*Given problem*.
Output the material beneath this task exactly, images excluded.

Spatial reasoning dataset excerpts:

* BEGIN *

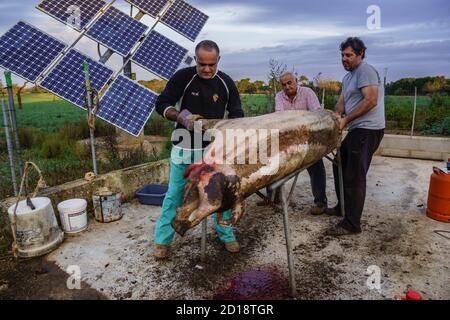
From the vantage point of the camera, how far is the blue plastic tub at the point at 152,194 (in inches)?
178

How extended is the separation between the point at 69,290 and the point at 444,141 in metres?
6.89

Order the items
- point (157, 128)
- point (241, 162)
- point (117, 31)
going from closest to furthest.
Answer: point (241, 162), point (117, 31), point (157, 128)

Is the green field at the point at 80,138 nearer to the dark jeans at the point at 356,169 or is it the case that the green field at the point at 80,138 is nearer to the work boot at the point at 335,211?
the work boot at the point at 335,211

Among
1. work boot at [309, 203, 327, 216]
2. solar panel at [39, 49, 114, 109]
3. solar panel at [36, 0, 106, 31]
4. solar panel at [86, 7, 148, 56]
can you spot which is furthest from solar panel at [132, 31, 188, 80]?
work boot at [309, 203, 327, 216]

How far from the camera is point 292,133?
2615 mm

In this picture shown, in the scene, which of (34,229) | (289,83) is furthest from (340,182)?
(34,229)

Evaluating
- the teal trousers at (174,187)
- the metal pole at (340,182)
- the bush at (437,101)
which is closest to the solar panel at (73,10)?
the teal trousers at (174,187)

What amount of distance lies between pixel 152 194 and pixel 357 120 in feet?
9.24

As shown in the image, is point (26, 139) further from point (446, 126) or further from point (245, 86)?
point (446, 126)

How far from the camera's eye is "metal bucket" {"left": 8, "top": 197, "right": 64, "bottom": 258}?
317cm

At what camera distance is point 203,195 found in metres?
2.01

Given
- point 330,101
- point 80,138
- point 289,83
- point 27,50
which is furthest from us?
point 330,101

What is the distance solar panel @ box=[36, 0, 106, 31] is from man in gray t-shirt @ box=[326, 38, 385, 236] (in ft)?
14.6
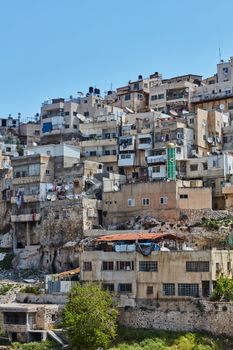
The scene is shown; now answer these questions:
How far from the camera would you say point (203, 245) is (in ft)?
151

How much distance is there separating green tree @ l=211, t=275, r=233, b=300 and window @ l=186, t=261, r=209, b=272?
41.9 inches

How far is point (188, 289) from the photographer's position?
3906 centimetres

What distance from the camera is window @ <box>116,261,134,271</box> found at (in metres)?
40.5

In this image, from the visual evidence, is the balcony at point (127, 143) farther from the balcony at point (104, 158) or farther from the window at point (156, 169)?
the window at point (156, 169)

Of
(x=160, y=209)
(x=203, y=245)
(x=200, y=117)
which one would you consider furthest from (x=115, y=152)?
(x=203, y=245)

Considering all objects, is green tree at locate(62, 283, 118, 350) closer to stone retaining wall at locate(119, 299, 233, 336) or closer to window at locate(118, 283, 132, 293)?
stone retaining wall at locate(119, 299, 233, 336)

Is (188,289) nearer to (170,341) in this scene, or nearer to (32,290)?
(170,341)

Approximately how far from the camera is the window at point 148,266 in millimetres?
39812

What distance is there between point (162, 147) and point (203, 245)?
1286cm

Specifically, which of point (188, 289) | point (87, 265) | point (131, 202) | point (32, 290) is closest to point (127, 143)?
point (131, 202)

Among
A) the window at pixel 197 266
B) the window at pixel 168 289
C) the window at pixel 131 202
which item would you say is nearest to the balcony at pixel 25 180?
the window at pixel 131 202

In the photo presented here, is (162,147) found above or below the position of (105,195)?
above

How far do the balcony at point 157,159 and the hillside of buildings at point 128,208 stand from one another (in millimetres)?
A: 98

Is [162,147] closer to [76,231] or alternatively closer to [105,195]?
[105,195]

* END *

*Response to this task*.
From the vantage point of the camera, how far is the blue plastic tub at the point at 152,194 (in inches)?
178

How extended is the separation between the point at 69,290 and the point at 444,141 in metres?
6.89

Order the items
- point (157, 128)
- point (241, 162)
- point (117, 31)
going from closest to furthest.
Answer: point (241, 162), point (117, 31), point (157, 128)

Is the green field at the point at 80,138 nearer to the dark jeans at the point at 356,169 or is it the case that the green field at the point at 80,138 is nearer to the work boot at the point at 335,211?
the work boot at the point at 335,211

Among
1. work boot at [309, 203, 327, 216]
2. solar panel at [39, 49, 114, 109]
3. solar panel at [36, 0, 106, 31]
4. solar panel at [86, 7, 148, 56]
can you spot which is furthest from solar panel at [132, 31, 188, 80]?
work boot at [309, 203, 327, 216]

How far from the camera is point 292,133?
2615 mm

In this picture shown, in the scene, which of (34,229) | (289,83) is furthest from (340,182)?
(34,229)

Evaluating
- the teal trousers at (174,187)
- the metal pole at (340,182)
- the bush at (437,101)
which is closest to the solar panel at (73,10)?
the teal trousers at (174,187)

What amount of distance lies between pixel 152 194 and pixel 357 120 in feet?
9.24

As shown in the image, is point (26, 139) further from point (446, 126) or further from point (245, 86)?
point (446, 126)

How far from the camera's eye is "metal bucket" {"left": 8, "top": 197, "right": 64, "bottom": 258}?
317cm

At what camera distance is point 203,195 found in metres?
2.01

Given
- point 330,101
- point 80,138
- point 289,83
- point 27,50
which is furthest from us?
point 330,101

What is the distance solar panel @ box=[36, 0, 106, 31] is from man in gray t-shirt @ box=[326, 38, 385, 236] (in ft)?
14.6
The scene is shown; now answer these questions:
How far from the camera would you say point (203, 245) is (in ft)?
151

How much distance is there separating green tree @ l=211, t=275, r=233, b=300 and window @ l=186, t=261, r=209, b=272?
41.9 inches

How far is point (188, 289) from the photographer's position?
3906 centimetres

What distance from the camera is window @ <box>116,261,134,271</box> found at (in metres)?
40.5

In this image, from the visual evidence, is the balcony at point (127, 143) farther from the balcony at point (104, 158) or farther from the window at point (156, 169)?
the window at point (156, 169)

Of
(x=160, y=209)
(x=203, y=245)
(x=200, y=117)
which one would you consider furthest from (x=115, y=152)?
(x=203, y=245)

Considering all objects, is green tree at locate(62, 283, 118, 350) closer to stone retaining wall at locate(119, 299, 233, 336) or closer to window at locate(118, 283, 132, 293)?
stone retaining wall at locate(119, 299, 233, 336)

Is (188,289) nearer to (170,341) in this scene, or nearer to (32,290)?
(170,341)

Approximately how far from the camera is the window at point 148,266 in millimetres?
39812

What distance is there between point (162, 147) and point (203, 245)?
1286cm

Specifically, which of point (188, 289) | point (87, 265) | point (131, 202) | point (32, 290) is closest to point (127, 143)?
point (131, 202)

Among
A) the window at pixel 197 266
B) the window at pixel 168 289
C) the window at pixel 131 202
which item would you say is nearest to the balcony at pixel 25 180?
the window at pixel 131 202

In the photo presented here, is (162,147) found above or below the position of (105,195)?
above

How far do the balcony at point 157,159 and the hillside of buildings at point 128,208 stand from one another (in millimetres)?
A: 98

Is [162,147] closer to [76,231] or alternatively closer to [105,195]?
[105,195]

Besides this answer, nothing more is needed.